• Entries taken from a collection

----------

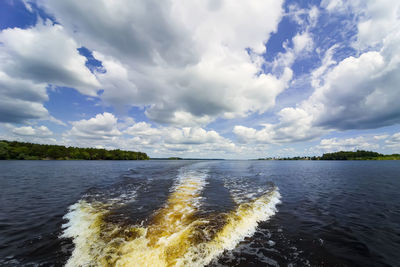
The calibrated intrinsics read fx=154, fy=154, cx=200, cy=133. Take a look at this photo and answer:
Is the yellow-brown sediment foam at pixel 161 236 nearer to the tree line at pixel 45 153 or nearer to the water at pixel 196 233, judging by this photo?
the water at pixel 196 233

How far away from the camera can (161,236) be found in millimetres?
7000

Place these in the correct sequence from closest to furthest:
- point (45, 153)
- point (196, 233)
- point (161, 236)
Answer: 1. point (161, 236)
2. point (196, 233)
3. point (45, 153)

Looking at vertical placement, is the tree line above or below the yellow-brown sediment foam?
above

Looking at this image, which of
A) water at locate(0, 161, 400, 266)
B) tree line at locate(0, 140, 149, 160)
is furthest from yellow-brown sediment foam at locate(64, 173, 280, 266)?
tree line at locate(0, 140, 149, 160)

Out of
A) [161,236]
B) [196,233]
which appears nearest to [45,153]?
[161,236]

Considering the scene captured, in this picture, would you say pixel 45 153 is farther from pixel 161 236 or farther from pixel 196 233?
pixel 196 233

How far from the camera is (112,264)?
5.26 meters

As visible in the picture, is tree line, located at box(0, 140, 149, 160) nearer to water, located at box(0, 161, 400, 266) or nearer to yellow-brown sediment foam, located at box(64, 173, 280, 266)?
water, located at box(0, 161, 400, 266)

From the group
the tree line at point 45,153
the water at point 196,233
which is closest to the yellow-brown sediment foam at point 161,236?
the water at point 196,233

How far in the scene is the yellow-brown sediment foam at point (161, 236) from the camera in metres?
5.53

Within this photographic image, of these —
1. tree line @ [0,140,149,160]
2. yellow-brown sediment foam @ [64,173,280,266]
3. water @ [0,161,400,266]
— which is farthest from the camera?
tree line @ [0,140,149,160]

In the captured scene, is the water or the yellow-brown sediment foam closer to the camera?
the yellow-brown sediment foam

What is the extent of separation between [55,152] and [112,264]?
16204 centimetres

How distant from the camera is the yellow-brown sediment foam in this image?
5527mm
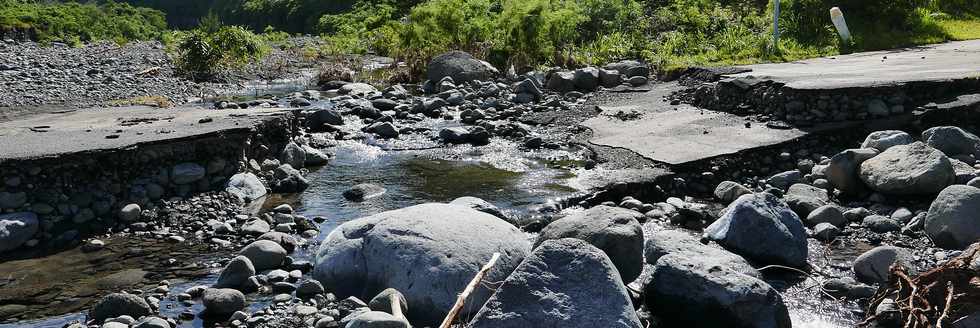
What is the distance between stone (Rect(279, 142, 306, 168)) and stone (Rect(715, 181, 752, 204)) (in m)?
5.34

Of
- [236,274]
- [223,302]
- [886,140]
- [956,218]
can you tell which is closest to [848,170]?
[886,140]

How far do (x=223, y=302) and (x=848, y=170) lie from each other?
6432 millimetres

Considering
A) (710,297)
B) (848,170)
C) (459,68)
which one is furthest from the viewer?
(459,68)

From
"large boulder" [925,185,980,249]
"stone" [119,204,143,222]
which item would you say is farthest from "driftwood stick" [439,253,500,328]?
"stone" [119,204,143,222]

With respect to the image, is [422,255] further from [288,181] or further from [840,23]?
[840,23]

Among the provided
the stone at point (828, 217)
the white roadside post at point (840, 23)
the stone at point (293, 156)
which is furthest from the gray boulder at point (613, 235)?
the white roadside post at point (840, 23)

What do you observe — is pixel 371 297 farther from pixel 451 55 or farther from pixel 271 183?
pixel 451 55

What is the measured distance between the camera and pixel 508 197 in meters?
Result: 9.61

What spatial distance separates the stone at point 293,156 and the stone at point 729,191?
5.34m

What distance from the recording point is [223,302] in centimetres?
626

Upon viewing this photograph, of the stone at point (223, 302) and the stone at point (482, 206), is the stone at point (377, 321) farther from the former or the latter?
the stone at point (482, 206)

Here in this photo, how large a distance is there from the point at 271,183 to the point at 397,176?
1564mm

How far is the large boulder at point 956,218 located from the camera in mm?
7094

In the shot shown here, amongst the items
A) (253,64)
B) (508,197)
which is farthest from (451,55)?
(508,197)
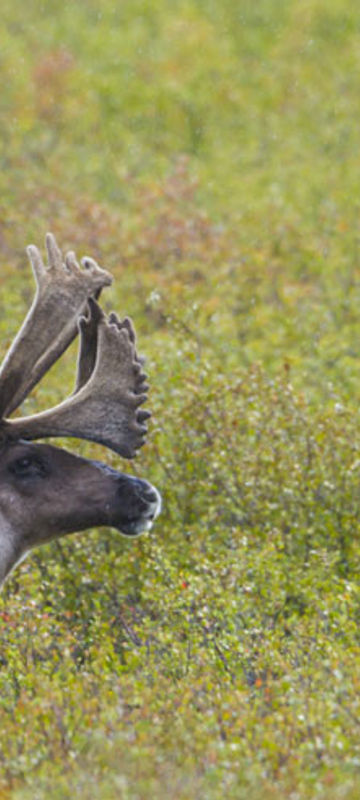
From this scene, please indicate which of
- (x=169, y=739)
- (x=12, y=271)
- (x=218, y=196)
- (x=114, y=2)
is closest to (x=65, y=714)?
(x=169, y=739)

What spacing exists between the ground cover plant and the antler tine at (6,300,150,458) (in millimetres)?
910

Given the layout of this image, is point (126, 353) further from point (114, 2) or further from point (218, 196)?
point (114, 2)

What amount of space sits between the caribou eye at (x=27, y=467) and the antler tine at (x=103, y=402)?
12 centimetres

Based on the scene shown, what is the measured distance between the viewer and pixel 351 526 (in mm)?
8930

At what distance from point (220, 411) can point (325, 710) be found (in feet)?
13.2

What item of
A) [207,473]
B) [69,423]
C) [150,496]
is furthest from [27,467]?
[207,473]

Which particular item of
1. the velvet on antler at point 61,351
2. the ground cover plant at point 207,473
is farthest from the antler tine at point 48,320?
the ground cover plant at point 207,473

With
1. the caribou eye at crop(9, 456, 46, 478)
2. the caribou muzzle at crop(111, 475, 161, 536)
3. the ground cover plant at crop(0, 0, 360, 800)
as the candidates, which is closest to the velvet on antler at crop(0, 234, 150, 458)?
the caribou eye at crop(9, 456, 46, 478)

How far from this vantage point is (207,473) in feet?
30.6

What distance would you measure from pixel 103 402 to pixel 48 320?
1.37ft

----------

• WHAT THE TASK ASKS
Begin at the line that has "How far from this" and stop at the end of the listing above. Rewrite those lines, requests included, with every distance in the answers offset by 134.

• WORKED ANSWER
How far from this vantage point is (207,473) in feet?
164.6

What distance would you measure from pixel 103 402 to pixel 48 320?
135.37ft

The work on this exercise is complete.